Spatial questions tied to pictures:
>>

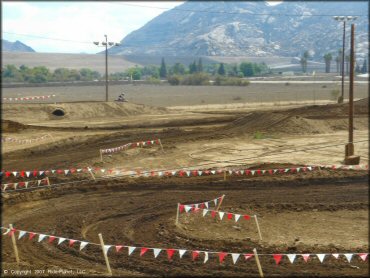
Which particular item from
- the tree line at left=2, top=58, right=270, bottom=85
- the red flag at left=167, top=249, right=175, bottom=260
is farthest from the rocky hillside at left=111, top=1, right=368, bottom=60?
the red flag at left=167, top=249, right=175, bottom=260

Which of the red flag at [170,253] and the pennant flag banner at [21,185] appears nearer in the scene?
the red flag at [170,253]

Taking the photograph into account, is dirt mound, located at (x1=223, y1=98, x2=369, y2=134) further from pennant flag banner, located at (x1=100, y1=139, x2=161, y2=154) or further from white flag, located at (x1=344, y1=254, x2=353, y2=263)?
white flag, located at (x1=344, y1=254, x2=353, y2=263)

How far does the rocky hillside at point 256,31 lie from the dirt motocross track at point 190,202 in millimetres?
31983

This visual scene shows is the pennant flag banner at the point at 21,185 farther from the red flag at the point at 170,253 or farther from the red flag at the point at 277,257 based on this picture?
the red flag at the point at 277,257

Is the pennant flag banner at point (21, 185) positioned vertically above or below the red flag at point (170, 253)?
below

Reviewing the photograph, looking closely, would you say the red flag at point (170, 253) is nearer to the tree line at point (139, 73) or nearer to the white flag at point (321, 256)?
the white flag at point (321, 256)

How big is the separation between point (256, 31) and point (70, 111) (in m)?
43.9

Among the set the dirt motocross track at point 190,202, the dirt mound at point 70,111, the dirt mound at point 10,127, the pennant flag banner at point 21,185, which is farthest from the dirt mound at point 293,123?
the pennant flag banner at point 21,185

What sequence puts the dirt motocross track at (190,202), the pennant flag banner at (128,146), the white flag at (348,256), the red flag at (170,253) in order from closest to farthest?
1. the white flag at (348,256)
2. the dirt motocross track at (190,202)
3. the red flag at (170,253)
4. the pennant flag banner at (128,146)

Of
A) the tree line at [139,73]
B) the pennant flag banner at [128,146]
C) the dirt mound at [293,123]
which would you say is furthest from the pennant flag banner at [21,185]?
the tree line at [139,73]

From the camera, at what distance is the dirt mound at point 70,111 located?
46812 mm

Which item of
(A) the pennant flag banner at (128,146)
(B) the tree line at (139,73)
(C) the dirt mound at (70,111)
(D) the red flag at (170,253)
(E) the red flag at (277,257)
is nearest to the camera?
(E) the red flag at (277,257)

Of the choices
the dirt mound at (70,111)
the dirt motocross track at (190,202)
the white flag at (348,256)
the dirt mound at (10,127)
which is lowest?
the dirt motocross track at (190,202)

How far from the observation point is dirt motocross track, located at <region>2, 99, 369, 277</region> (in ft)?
38.9
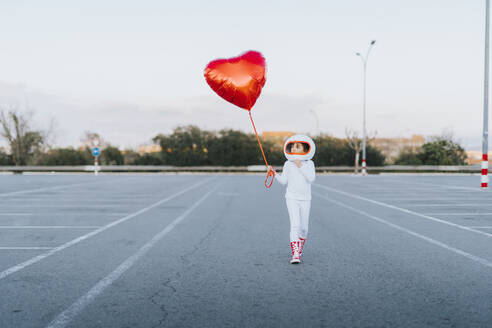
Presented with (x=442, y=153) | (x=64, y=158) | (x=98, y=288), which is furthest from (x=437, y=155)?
(x=98, y=288)

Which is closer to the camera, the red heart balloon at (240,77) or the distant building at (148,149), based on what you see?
the red heart balloon at (240,77)

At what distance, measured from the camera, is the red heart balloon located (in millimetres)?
6137

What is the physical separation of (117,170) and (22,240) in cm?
3890

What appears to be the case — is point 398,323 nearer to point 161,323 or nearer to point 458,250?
point 161,323

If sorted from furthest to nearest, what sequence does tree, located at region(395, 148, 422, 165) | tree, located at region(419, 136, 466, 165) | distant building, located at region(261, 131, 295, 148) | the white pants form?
distant building, located at region(261, 131, 295, 148) < tree, located at region(395, 148, 422, 165) < tree, located at region(419, 136, 466, 165) < the white pants

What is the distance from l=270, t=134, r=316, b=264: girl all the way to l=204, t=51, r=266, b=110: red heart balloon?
0.93 metres

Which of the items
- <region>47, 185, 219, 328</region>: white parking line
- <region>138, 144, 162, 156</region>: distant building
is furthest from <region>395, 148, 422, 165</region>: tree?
<region>47, 185, 219, 328</region>: white parking line

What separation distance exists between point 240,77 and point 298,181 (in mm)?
1627

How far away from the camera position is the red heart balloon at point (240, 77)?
614 cm

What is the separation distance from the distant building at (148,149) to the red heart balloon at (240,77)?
142 feet

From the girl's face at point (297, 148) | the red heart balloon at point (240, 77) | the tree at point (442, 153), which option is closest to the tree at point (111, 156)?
the tree at point (442, 153)

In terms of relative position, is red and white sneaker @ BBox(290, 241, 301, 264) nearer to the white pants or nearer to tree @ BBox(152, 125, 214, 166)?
the white pants

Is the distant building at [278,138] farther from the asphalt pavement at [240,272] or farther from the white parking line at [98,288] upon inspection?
the white parking line at [98,288]

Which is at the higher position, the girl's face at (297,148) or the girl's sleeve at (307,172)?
the girl's face at (297,148)
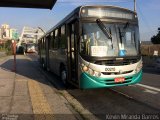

<<

# Work to be completed
Rewrite all the entries above, replacing "farthest" with "most distant" and leaving everything else unchanged. Omit the pictures from your answer.

# Reply to the task
Which particular item from
- the tree line at left=2, top=58, right=270, bottom=85
- the red flag at left=167, top=249, right=175, bottom=260
is most distant from the rocky hillside at left=111, top=1, right=368, bottom=60?
the red flag at left=167, top=249, right=175, bottom=260

Which of the red flag at [170,253] and the pennant flag banner at [21,185] appears nearer in the scene?
the red flag at [170,253]

Taking the photograph into account, is dirt mound, located at (x1=223, y1=98, x2=369, y2=134) further from pennant flag banner, located at (x1=100, y1=139, x2=161, y2=154) or further from white flag, located at (x1=344, y1=254, x2=353, y2=263)?
white flag, located at (x1=344, y1=254, x2=353, y2=263)

How far does the rocky hillside at point 256,31 lie from the dirt motocross track at point 190,202 in millimetres?
31983

This visual scene shows is the pennant flag banner at the point at 21,185 farther from the red flag at the point at 170,253 or farther from the red flag at the point at 277,257 based on this picture?
the red flag at the point at 277,257

Is the pennant flag banner at point (21, 185) positioned vertically above or below the red flag at point (170, 253)?
below

Reviewing the photograph, looking closely, would you say the red flag at point (170, 253) is nearer to the tree line at point (139, 73) or nearer to the white flag at point (321, 256)?
the white flag at point (321, 256)

How big is the separation between point (256, 31) and point (70, 111) (in m)?
43.9

Among the set the dirt motocross track at point 190,202, the dirt mound at point 70,111, the dirt mound at point 10,127, the pennant flag banner at point 21,185, which is most distant from the dirt mound at point 293,123?
the pennant flag banner at point 21,185

What sequence puts the dirt motocross track at (190,202), the pennant flag banner at (128,146), the white flag at (348,256), the red flag at (170,253) in order from closest to most distant?
1. the white flag at (348,256)
2. the dirt motocross track at (190,202)
3. the red flag at (170,253)
4. the pennant flag banner at (128,146)

Of
A) the tree line at [139,73]
B) the pennant flag banner at [128,146]
C) the dirt mound at [293,123]
which would you say is furthest from the pennant flag banner at [21,185]?
the tree line at [139,73]

From the camera, at what distance is the dirt mound at point 70,111 located?
46812 mm

Which item of
(A) the pennant flag banner at (128,146)
(B) the tree line at (139,73)
(C) the dirt mound at (70,111)
(D) the red flag at (170,253)
(E) the red flag at (277,257)
is nearest to the camera?
(E) the red flag at (277,257)

Of the choices
the dirt mound at (70,111)
the dirt motocross track at (190,202)
the white flag at (348,256)
the dirt mound at (10,127)
which is lowest?
the dirt motocross track at (190,202)

How far from the observation point is dirt motocross track, located at <region>2, 99, 369, 277</region> (in ft)?
38.9
Presented with (x=442, y=153) | (x=64, y=158) | (x=98, y=288), which is furthest from (x=437, y=155)?
(x=98, y=288)

Which is closer to the camera, the red heart balloon at (240,77) or the distant building at (148,149), based on what you see?
the red heart balloon at (240,77)

At what distance, measured from the camera, is the red heart balloon located (in millimetres)?
6137

What is the physical separation of (117,170) and (22,240) in cm?
3890

What appears to be the case — is point 398,323 nearer to point 161,323 or nearer to point 458,250?
point 161,323

If sorted from furthest to nearest, what sequence does tree, located at region(395, 148, 422, 165) | tree, located at region(419, 136, 466, 165) | distant building, located at region(261, 131, 295, 148) | the white pants form?
distant building, located at region(261, 131, 295, 148) < tree, located at region(395, 148, 422, 165) < tree, located at region(419, 136, 466, 165) < the white pants

What is the distance from l=270, t=134, r=316, b=264: girl all the way to l=204, t=51, r=266, b=110: red heart balloon?
0.93 metres

Which of the items
- <region>47, 185, 219, 328</region>: white parking line
- <region>138, 144, 162, 156</region>: distant building
is furthest from <region>395, 148, 422, 165</region>: tree?
<region>47, 185, 219, 328</region>: white parking line

What separation distance exists between point 240,77 and point 298,181 (in mm)?
1627

How far away from the camera position is the red heart balloon at point (240, 77)?
614 cm

What is the separation distance from the distant building at (148,149) to the red heart balloon at (240,77)?
142 feet

From the girl's face at point (297, 148) | the red heart balloon at point (240, 77) | the tree at point (442, 153), which option is closest to the tree at point (111, 156)?
the tree at point (442, 153)

In terms of relative position, is red and white sneaker @ BBox(290, 241, 301, 264) nearer to the white pants or nearer to tree @ BBox(152, 125, 214, 166)?
the white pants

Is the distant building at [278,138] farther from the asphalt pavement at [240,272] or farther from the white parking line at [98,288] upon inspection?
the white parking line at [98,288]

Which is at the higher position, the girl's face at (297,148) or the girl's sleeve at (307,172)?
the girl's face at (297,148)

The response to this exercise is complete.